From the early dawn of human history, we are trying to legitimize our human-made laws as universal laws while continuously collapsing each universal high-grounds in a subsequent era with a more zealous conviction in a newer still universal law. Take, for example, the argument for the higher precedence of universal law over royal decree from the ancient Greek play Antigone by Sophocles. The protagonist Antigone disobeys the royal decree to secure the burial for her brother Polynices and consequently falls under the wrath of Theban ruler Creon. Antigone questions the credibility of Creon's royal decree of denying Polynices a burial. She claims that the rite to proper burial is a universal rite bestowed by the god(s) to every mortal; hence hierarchically, it precedes any royal decree, which is at best a human-made law. But does the burial of a dead body have any meaning from the universal perspective? Different cultures in the existing society have vastly varied ways of offering funeral rites to their departed fellows.
Take the example of the Tibetan sky burial by the Buddhists, who cut the bodies of the departed and leave them on the hilltops for the scavenger bird's feast. How is that process different from a fallen soldier's dead body that is denied burial? The difference is not in the process the body decomposes or gets scavenged or decimates into the various biological processes in the ground, but in what meaning or narrative we associate with it. And that narrative is a human imposed value not imported or defined by the objective laws of the universe. The point is that we cannot perceive the universe objectively, devoid of any anthropocentric lens. We cannot assimilate the unimaginable absurdity found in the universe's immensity and make a cohesive social order where politics, ethics, or aesthetics are in line with metaphysics. The communist tried to do it with their reductionist materialism because they failed to see the big picture. The Nazis wanted to do it with Darwinian natural selection by hijacking the theory and fitting their nationalist narrative. We know how it ended.
We often fail to understand the obvious fact: what keeps us grounded is the human connection, the human bonding. Because for two million years, we lived in a close-knit society. We are evolutionarily predisposed to be social, not individual. We find meaning in social acceptance, not in social isolation. The purpose found in social isolation, that romanticism accentuated and glamorized beyond repair, is an exceptional phenomenon that proves the rule. Anthropologically we are community-driven, and we need social assurance.
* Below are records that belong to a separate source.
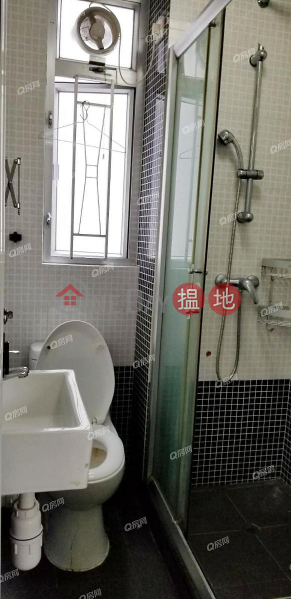 HK$ 15,000/ month | Happy View Building, Southern District Happy View Building | 1 bedroom High Floor Flat for Rent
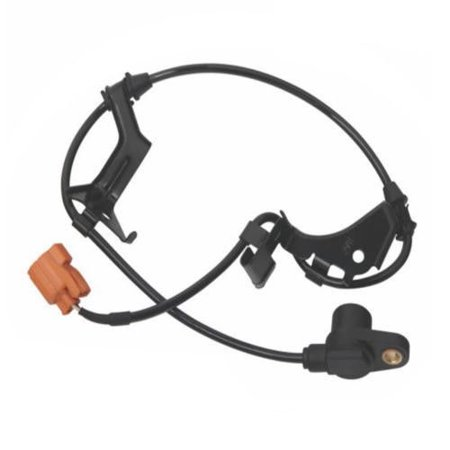 New ABS Wheel Speed Sensor Front Right fits for Honda Civic (Honda Civic Speed Sensor)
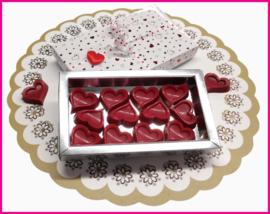 Valentijn Hartjes Chocolade in doosje.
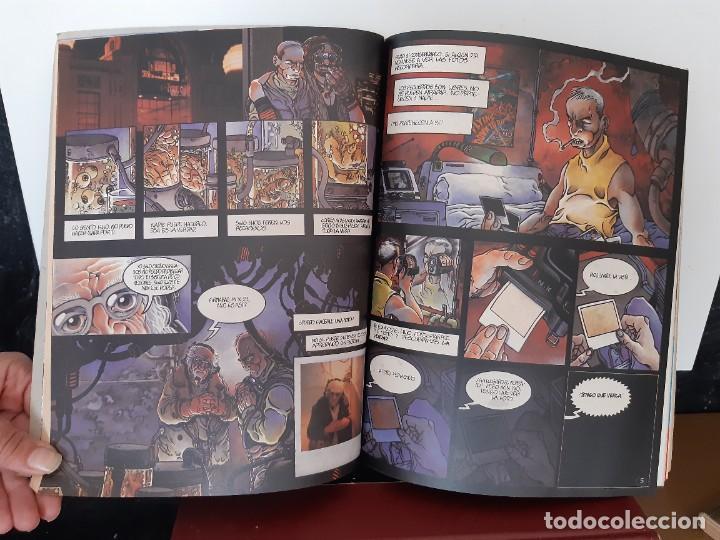 Cómics: cómics zona 84 - Foto 7 - 251304870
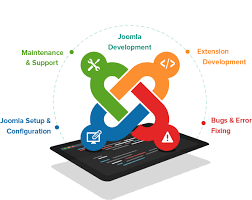 custom joomla templates an exellent templates development and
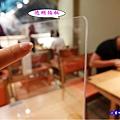 榻榻米用餐區-坐著做員工食堂 (3).jpg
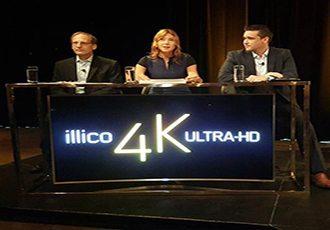 Videotron 4k set top UHD TV-vod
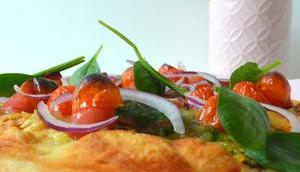Vegan gratinierte Pfannen-Pizza Spinat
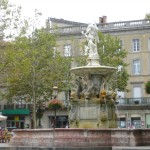The Town Square of Basse Carcasonne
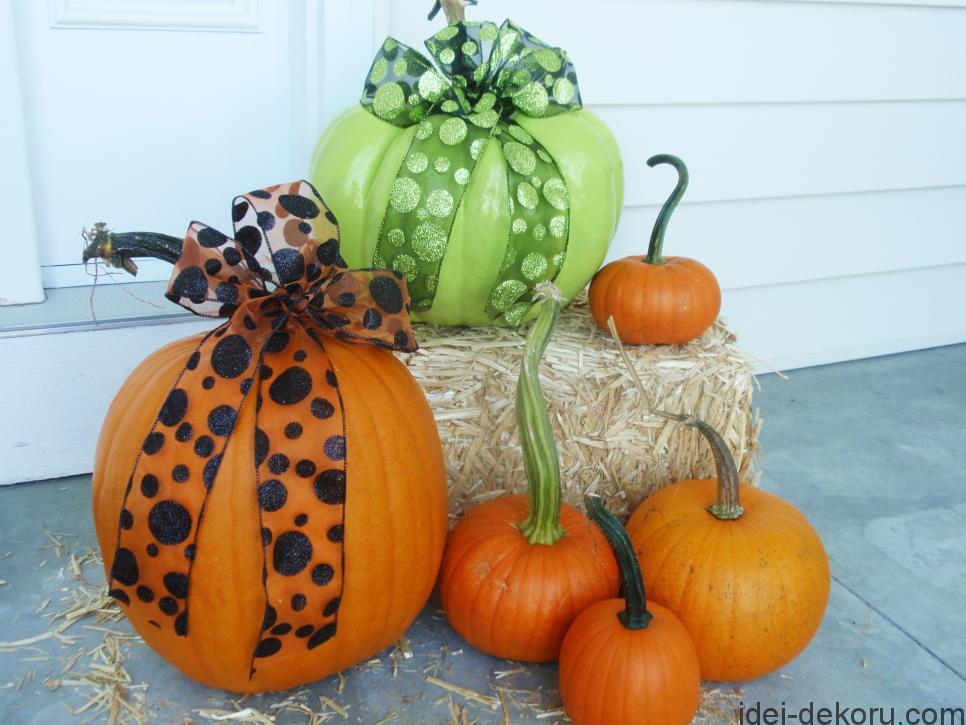 rms-marthas2wart_halloween-pumpkins_s4x3-jpg-rend-hgtvcom-966-725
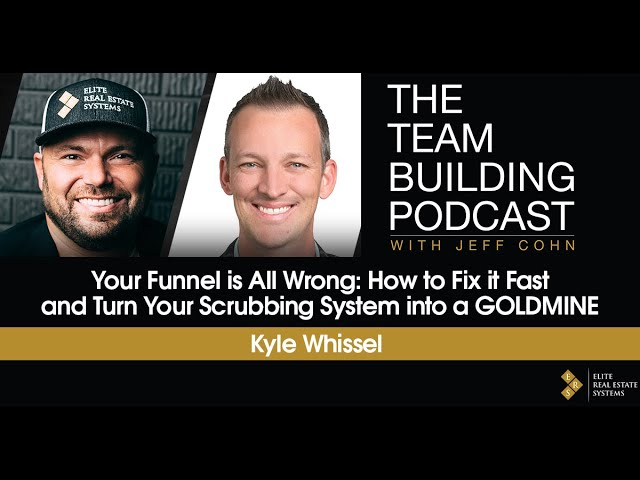 Your Funnel is All Wrong: How to Fix it Fast and Turn Your Scrubbing System into a GOLDMINE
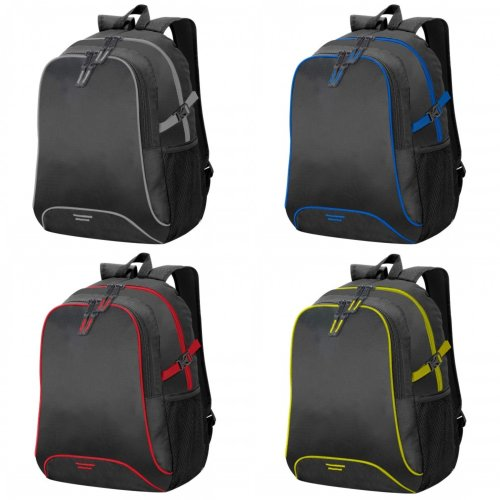 Shugon Osaka Basic Backpack / Rucksack Bag (30 Litre)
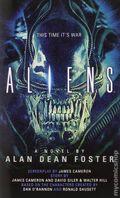 Aliens PB (2014 A Titan Books Novel) New Edition 1-1ST
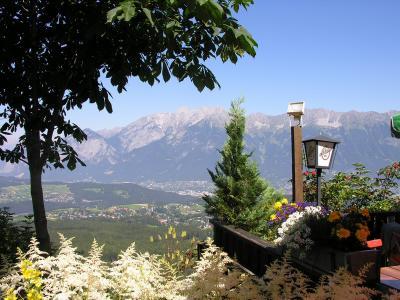 Tyrol juillet 2007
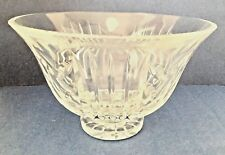 Waterford Crystal 8 Inch Round Footed Bowl, Glencar, Original Tag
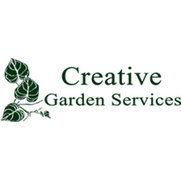 Creative Garden Services's photo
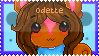 Gift - odette stamp by neko-kumicho-chan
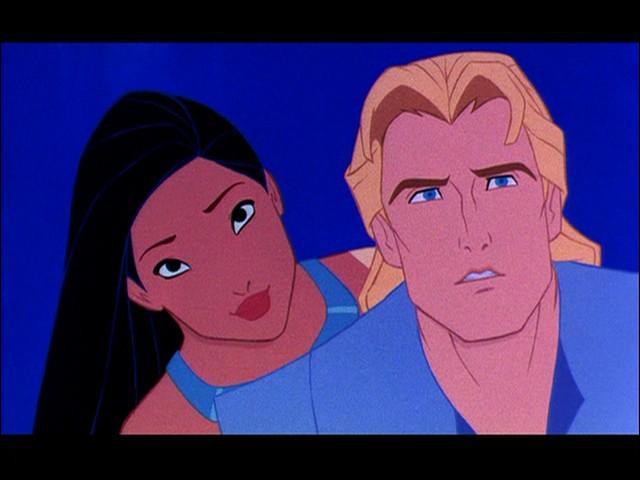 """À la fin du dessin animé """"Pocahontas, une légende indienne"""" sorti en 1995, Pocahontas et John sont séparés."""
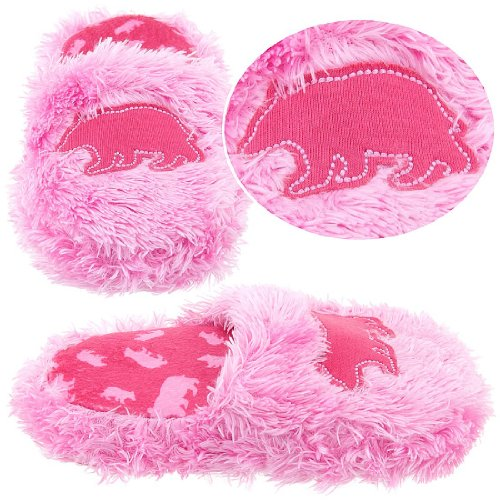 Cheap Lazy One Pink Fuzzy Bear Slippers for Girls (B005HEIN0I)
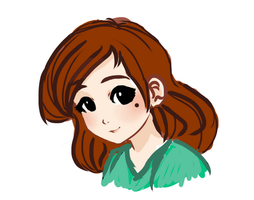 Daily Doodle - Human Roxanne by StarshineBeast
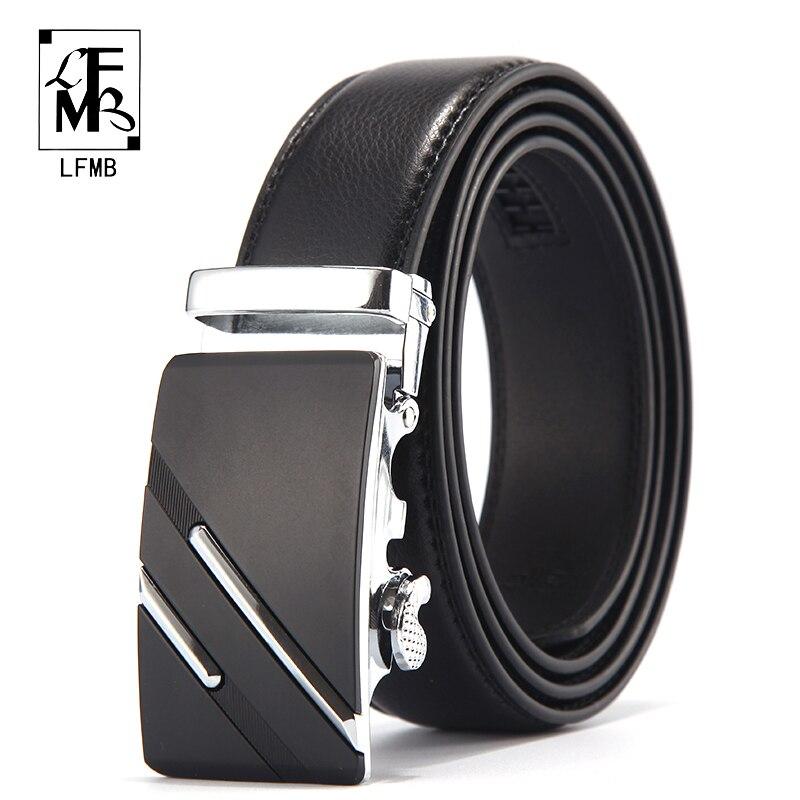 [LFMB] Famosa Cintura di Marca Degli Uomini di Alta Qualità di Lusso Genuino Cinture In Pelle per Gli Uomini, cinghia Maschio della cinghia Fibbia In Metallo Automatico
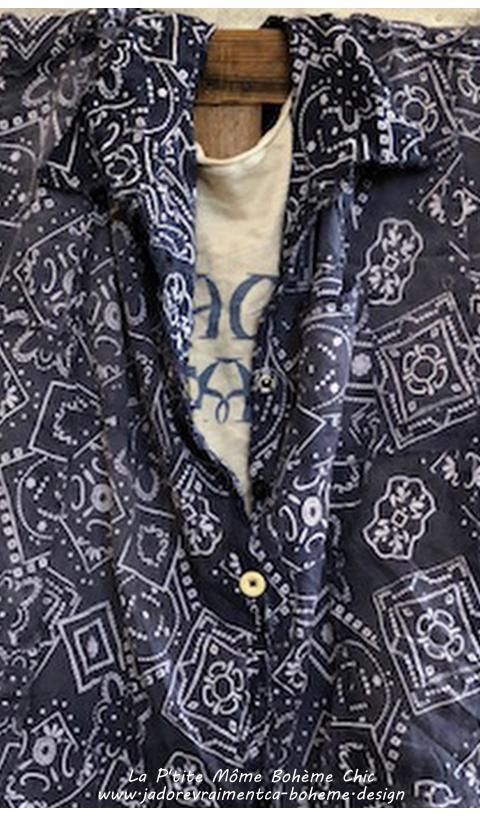 Adison Work-shirt en Waylon(graphic)  à l'ancienne....il est Top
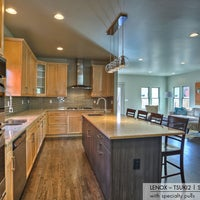... Photo Taken At RM Interiors Inc. By Yext Y. On 6/2/ ...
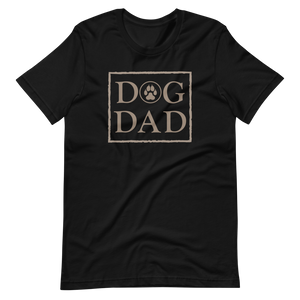 Black color t-shirt with a stamp on the front, DOG DAD in beige. - Wear Pet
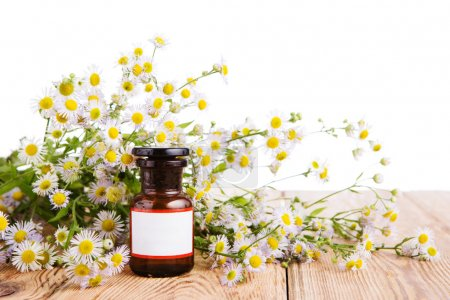Photo for Alternative medicine concept - bottle with camomile - Royalty Free Image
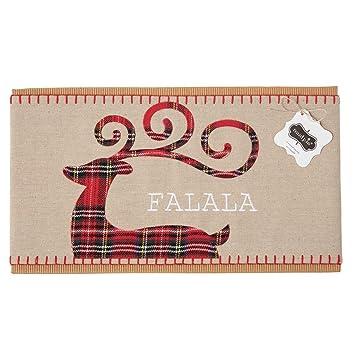 mud pie christmas home decor tartan pillow wrap reindeer - Mud Pie Christmas Home Decor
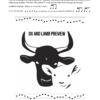 LEVEL THREE_preview_PERCUSSION PRIMER_Page_17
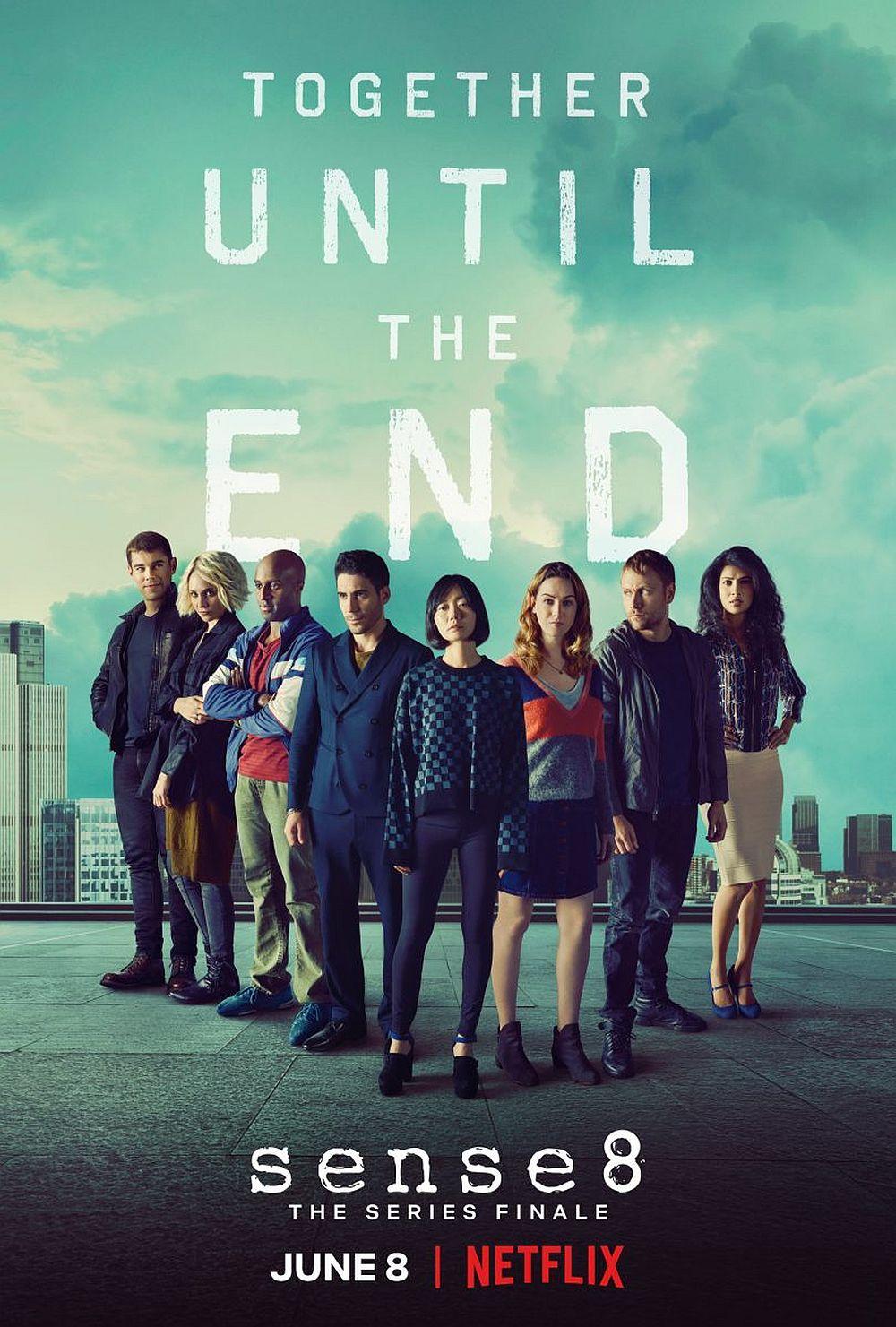 adelaparvu.com despre serialul Sense8, poster Sense8, Netflix (4)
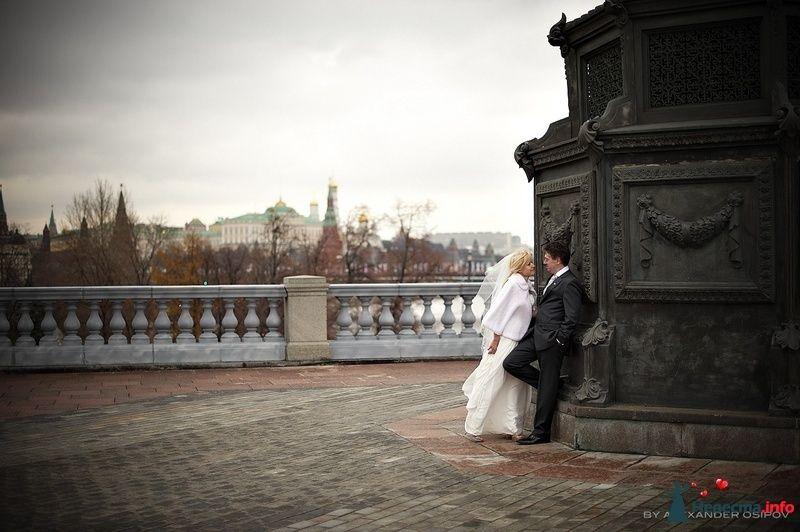Фото 105372 в коллекции Люк и Рита. Свадебные моменты - Фотограф Alexandr Osipov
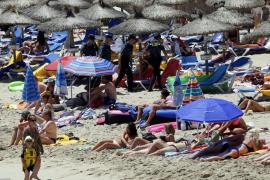 Cala Agulla está entre las diez playas españolas donde más se liga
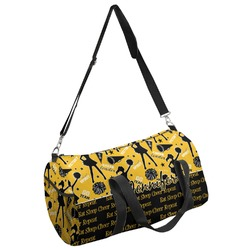 Cheer Duffel Bag - Multiple Sizes (Personalized)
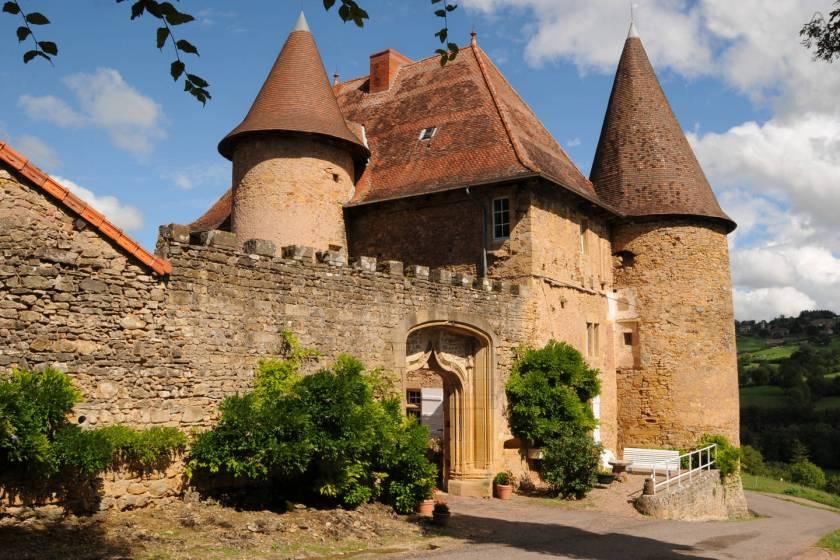 Château de Barnay - South Burgundy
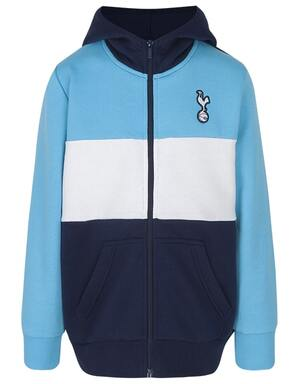 Kids Boys Colour Block Hoodie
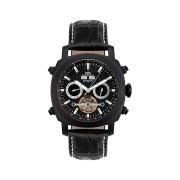 【85%OFF】420-H Skyray PVD black クッション ウォッチ ブラック ファッション > 腕時計~~メンズ 腕時計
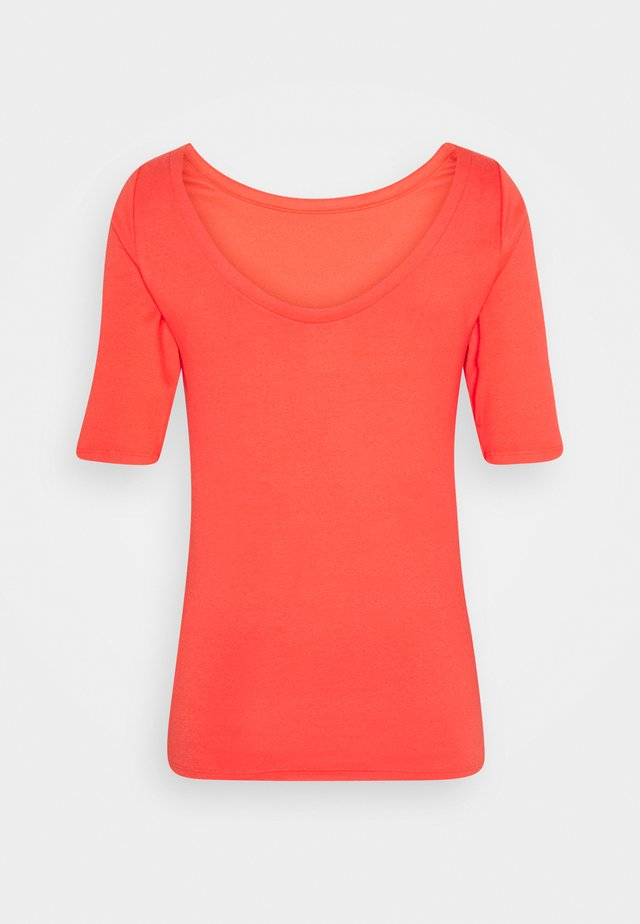 MOD BALLET - Print T-shirt - new coral
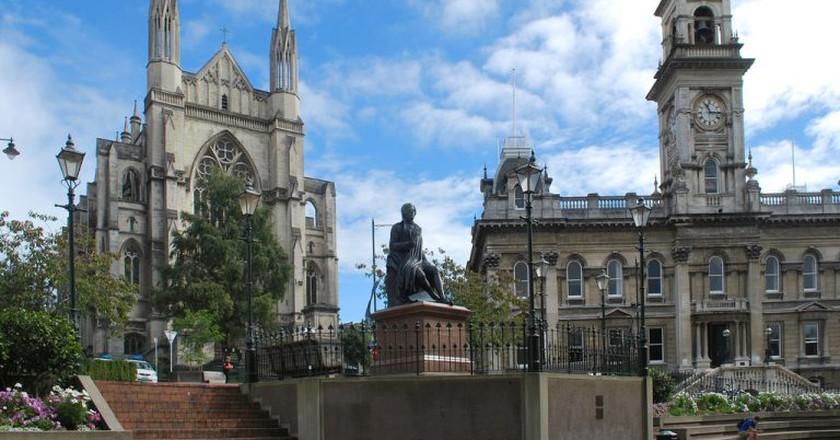Statue of Robert Burns, Dunedin   © Matt/Flickr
Today if you talk to your friend nicely but, tomorrow, you ignore him, for your reasons, no matter how deeply s/he values individual right to feel whatever one feels, s/he will feel upset. That's because for two million years we lived in a supportive community structure where individuation of human being didn't alienate ourselves. If you treat your friend well in such a setting, you would know for sure that that your friends will treat you well. You will not prioritize your mood swings over how you should treat others. This is where lies the root of today's great disconnect. We are not sure about one another, of what to expect. In the wake of worshiping ourselves, we have gradually walked into the quicksand of social uncertainty and lost touch with the very thread of collective self that glued us together for so long.
We need to get back... find our way to the community. But in turn, we mustn't forget about the global reach we have attained at the expense of bleeding proximity and warmth with one another. We have expanded at a dire cost. Let that be an investment in our path to understanding how futile the individual is in an extensive system. Let's now consolidate and find a sweet spot. Let's make humans less of an individual and more of a community with personal awareness of responsibility and not just the rites. Let's make humanity a kaleidoscope of microcosms within a microcosm. In the vastness of unbearable indifference of the objective universe, inter-subjectivity with an awareness of our infinitude is what we have to face the experience known as existence.